Scalable Co-Clustering for Large-Scale Data through Dynamic Partitioning and Hierarchical Merging
Zihan Wu, Zhaoke Huang, Hong Yan
TL;DR
This work tackles the scalability bottlenecks of co-clustering in large, high-dimensional datasets by introducing the Large-scale Adaptive Matrix Co-clustering (LAMC) framework. It partitions a large data matrix into optimally configured submatrices using a probabilistic partitioning model, co-clusters each submatrix with local methods (including a graph-based spectral approach tied to SVD), and then hierarchically merges results to form a robust global co-clustering. The framework provides theoretical bounds on partitioning reliability via $P(\omega_k)$ and $P$, and demonstrates substantial speedups (e.g., up to ~83% reduction for dense matrices and up to 30% for sparse matrices) while improving clustering quality on diverse large-scale datasets. The method’s parallelizable design and robustness against heterogeneity position it as a practical tool for large-scale bioinformatics, text, and other high-dimensional data analyses.
Abstract
Co-clustering simultaneously clusters rows and columns, revealing more fine-grained groups. However, existing co-clustering methods suffer from poor scalability and cannot handle large-scale data. This paper presents a novel and scalable co-clustering method designed to uncover intricate patterns in high-dimensional, large-scale datasets.
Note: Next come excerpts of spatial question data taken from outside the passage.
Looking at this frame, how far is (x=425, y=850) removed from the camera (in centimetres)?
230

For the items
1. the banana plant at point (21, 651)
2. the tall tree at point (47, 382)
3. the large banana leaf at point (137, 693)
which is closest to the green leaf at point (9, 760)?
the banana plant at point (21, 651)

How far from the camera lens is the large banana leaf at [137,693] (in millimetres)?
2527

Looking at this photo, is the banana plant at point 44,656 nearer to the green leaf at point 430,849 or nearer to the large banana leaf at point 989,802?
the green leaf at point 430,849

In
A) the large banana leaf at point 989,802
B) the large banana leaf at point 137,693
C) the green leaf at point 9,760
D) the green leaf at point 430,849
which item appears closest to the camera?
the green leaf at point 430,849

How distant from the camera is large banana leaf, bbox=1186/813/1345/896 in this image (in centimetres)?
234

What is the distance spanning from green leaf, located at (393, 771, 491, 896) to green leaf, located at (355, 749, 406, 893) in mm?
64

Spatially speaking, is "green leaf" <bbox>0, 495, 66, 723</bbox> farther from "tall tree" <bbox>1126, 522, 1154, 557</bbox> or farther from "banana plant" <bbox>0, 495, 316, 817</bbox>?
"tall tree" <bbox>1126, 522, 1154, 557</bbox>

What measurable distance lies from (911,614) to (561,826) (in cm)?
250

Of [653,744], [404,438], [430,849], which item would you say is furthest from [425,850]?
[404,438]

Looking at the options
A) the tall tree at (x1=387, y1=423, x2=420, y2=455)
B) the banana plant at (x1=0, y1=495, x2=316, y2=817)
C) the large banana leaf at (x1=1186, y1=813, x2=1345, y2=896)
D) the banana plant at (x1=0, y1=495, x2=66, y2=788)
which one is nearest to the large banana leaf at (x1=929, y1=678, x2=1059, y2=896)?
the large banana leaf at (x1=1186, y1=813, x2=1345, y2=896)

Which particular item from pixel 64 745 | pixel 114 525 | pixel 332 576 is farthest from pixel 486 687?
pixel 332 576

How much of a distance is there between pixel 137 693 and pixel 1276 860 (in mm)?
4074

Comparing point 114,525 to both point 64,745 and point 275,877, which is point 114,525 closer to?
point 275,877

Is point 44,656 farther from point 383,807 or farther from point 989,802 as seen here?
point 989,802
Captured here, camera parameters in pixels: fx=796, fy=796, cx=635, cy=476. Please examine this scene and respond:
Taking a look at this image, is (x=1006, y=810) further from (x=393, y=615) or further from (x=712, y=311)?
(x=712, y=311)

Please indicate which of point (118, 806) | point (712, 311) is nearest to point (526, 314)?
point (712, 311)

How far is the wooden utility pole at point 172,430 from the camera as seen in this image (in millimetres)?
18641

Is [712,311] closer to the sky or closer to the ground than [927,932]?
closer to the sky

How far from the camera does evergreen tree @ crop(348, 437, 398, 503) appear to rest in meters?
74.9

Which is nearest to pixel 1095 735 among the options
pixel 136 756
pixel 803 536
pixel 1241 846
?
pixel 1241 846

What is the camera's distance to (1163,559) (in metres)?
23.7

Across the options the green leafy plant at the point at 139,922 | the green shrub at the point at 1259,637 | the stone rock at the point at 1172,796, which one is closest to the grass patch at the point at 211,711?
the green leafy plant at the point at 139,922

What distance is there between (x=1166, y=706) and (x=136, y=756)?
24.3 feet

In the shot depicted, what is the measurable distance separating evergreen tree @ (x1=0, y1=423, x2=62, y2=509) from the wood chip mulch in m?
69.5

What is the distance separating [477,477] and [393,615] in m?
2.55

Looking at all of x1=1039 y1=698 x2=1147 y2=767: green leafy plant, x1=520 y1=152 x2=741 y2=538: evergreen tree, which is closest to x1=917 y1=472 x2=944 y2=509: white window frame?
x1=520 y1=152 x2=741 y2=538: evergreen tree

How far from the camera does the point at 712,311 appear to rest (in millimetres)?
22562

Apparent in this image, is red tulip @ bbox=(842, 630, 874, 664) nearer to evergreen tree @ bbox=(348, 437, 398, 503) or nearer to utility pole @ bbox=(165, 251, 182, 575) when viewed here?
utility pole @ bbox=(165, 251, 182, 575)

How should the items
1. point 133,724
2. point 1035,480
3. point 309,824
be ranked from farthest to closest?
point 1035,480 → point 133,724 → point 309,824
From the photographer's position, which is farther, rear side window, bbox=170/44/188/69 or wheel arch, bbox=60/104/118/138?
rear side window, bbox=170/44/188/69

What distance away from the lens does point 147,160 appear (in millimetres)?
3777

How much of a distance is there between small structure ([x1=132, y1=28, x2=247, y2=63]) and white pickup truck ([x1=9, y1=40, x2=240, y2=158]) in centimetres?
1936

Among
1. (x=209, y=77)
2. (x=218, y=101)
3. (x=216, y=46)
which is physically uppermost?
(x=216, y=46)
Specifically, we first propose a large matrix partitioning algorithm that partitions a large matrix into smaller submatrices, enabling parallel co-clustering. This method employs a probabilistic model to optimize the configuration of submatrices, balancing the computational efficiency and depth of analysis. Additionally, we propose a hierarchical co-cluster merging algorithm that efficiently identifies and merges co-clusters from these submatrices, enhancing the robustness and reliability of the process. Extensive evaluations validate the effectiveness and efficiency of our method. Experimental results demonstrate a significant reduction in computation time, with an approximate 83% decrease for dense matrices and up to 30% for sparse matrices.